Twenty-three consecutive patients (13 men and 10 women) underwent surgical removal of CNV. The patient age ranged from 19 to 77 years (median, 41 years). The median refraction was −10.00 D (range, −6.00 to −19.00 D). Fourteen patients (61%) had undergone laser photocoagulation for CNV, and surgery was performed for persistent or recurrent CNV. The preoperative visual acuity ranged from 20/40 to 20/400 (median, 20/80; mean, 20/100). Only 1 eye had a preoperative visual acuity of 20/40 or better. The median best postoperative visual acuity was 20/40 (mean, 20/60), with a median interval of 6 months (range, 1-36 months). With a mean follow-up of 24 months (range, 8-60 months), the final postoperative visual acuity ranged from 20/20 to 20/400 (median, 20/100; mean, 20/100).
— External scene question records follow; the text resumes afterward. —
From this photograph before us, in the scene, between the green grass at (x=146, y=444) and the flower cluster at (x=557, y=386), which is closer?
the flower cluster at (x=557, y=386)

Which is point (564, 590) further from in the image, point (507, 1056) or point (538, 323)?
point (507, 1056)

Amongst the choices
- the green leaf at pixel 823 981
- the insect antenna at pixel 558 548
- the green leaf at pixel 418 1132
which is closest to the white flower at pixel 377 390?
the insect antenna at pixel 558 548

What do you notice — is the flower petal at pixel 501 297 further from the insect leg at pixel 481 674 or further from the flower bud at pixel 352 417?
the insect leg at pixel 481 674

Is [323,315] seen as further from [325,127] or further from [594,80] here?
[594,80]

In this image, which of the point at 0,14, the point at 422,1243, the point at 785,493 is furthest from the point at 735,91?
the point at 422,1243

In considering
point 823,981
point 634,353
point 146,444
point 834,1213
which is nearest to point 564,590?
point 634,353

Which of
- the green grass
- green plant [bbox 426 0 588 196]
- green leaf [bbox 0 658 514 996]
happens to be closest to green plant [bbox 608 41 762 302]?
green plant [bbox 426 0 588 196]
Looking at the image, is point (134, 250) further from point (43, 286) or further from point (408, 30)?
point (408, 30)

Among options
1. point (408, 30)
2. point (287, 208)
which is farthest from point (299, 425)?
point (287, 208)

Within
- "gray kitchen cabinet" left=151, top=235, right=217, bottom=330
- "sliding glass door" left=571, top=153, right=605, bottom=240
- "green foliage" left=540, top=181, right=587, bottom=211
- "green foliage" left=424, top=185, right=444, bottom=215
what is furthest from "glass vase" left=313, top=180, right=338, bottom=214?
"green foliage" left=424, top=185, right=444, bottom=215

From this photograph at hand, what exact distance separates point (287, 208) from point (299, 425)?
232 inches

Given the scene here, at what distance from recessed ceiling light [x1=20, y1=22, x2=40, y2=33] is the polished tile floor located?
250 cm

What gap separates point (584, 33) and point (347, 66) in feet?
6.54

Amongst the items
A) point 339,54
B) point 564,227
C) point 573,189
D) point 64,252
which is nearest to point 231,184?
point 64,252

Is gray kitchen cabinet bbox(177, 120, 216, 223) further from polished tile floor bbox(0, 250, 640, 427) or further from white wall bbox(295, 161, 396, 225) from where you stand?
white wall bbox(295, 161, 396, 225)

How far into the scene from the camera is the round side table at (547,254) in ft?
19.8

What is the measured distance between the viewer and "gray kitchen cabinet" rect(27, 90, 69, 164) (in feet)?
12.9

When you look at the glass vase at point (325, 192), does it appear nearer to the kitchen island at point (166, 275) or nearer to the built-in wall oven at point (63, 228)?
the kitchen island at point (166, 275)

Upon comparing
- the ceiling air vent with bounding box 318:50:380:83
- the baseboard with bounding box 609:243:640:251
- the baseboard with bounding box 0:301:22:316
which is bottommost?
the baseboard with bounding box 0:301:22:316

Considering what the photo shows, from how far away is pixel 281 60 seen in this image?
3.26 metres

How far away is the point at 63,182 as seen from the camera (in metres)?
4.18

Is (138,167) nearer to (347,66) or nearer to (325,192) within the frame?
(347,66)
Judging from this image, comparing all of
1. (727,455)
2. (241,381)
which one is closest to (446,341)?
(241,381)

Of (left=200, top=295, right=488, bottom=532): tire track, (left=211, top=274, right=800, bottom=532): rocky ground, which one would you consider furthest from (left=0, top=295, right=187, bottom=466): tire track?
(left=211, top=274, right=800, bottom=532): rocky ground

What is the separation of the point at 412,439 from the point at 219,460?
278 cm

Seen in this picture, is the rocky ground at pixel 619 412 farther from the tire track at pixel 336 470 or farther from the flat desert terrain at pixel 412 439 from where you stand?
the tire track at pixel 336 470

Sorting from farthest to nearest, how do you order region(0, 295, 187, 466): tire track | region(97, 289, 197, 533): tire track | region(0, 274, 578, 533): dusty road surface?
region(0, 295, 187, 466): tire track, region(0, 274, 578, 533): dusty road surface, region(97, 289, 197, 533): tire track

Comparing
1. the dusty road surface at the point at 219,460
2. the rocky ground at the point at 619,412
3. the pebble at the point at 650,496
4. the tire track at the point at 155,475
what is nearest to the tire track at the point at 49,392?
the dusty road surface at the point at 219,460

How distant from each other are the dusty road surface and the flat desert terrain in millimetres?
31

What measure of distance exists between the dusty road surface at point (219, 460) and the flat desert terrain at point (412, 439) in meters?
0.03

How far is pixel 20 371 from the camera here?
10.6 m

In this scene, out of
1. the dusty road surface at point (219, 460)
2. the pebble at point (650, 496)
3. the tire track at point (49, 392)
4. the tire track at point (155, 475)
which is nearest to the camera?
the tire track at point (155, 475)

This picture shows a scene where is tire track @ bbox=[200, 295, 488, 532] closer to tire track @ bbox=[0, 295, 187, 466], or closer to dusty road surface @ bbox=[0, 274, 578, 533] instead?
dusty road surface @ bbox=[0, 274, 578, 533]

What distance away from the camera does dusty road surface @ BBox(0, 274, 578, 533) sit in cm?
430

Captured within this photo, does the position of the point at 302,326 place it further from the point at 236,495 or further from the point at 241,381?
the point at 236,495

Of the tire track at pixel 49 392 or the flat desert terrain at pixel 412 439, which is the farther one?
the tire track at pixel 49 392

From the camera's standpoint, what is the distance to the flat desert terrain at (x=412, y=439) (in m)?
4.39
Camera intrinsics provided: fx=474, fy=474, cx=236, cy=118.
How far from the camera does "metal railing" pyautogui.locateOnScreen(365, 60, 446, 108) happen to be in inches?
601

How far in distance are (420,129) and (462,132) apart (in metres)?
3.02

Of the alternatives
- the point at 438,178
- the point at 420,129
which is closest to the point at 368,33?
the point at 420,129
Of the 23 eyes, 8 (35%) had a final visual acuity of 20/40 or better; 5 (22%), between 20/50 and 20/100; and 10 (43%), between 20/200 and 20/400 (Table 2 and Figure 1). Overall, the visual acuity improved in 9 eyes (39%), decreased in 8 (35%), and remained unchanged in 6 (26%). Of 9 eyes followed up for 2 years or more, 4 (44%) had an improvement of visual acuity and 3 (33%) had a final visual acuity of 20/40 or better.
No intraoperative complications occurred. Postoperative complications included the development of nuclear sclerosis in 5 eyes (22%); transient elevated intraocular pressure in 2 (9%); and endophthalmitis, retinal detachment, and vitreous hemorrhage each in 1 (4%). Of 5 patients who developed postoperative nuclear cataract, 4 were older than 50 years. Postoperative recurrent CNV developed in 13 eyes (57%), with a median interval of 5 months (range, 1-18 months). Recurrent CNV was observed in 9 (64%) of 14 eyes with a history of laser treatment before surgery, while 4 (44%) of 9 eyes without a history of laser treatment developed recurrent CNV (P =.31). Of 11 eyes with a 2-line decrease of Snellen visual acuity from the best visual acuity to the final visual acuity, 10 (91%) had recurrent CNV.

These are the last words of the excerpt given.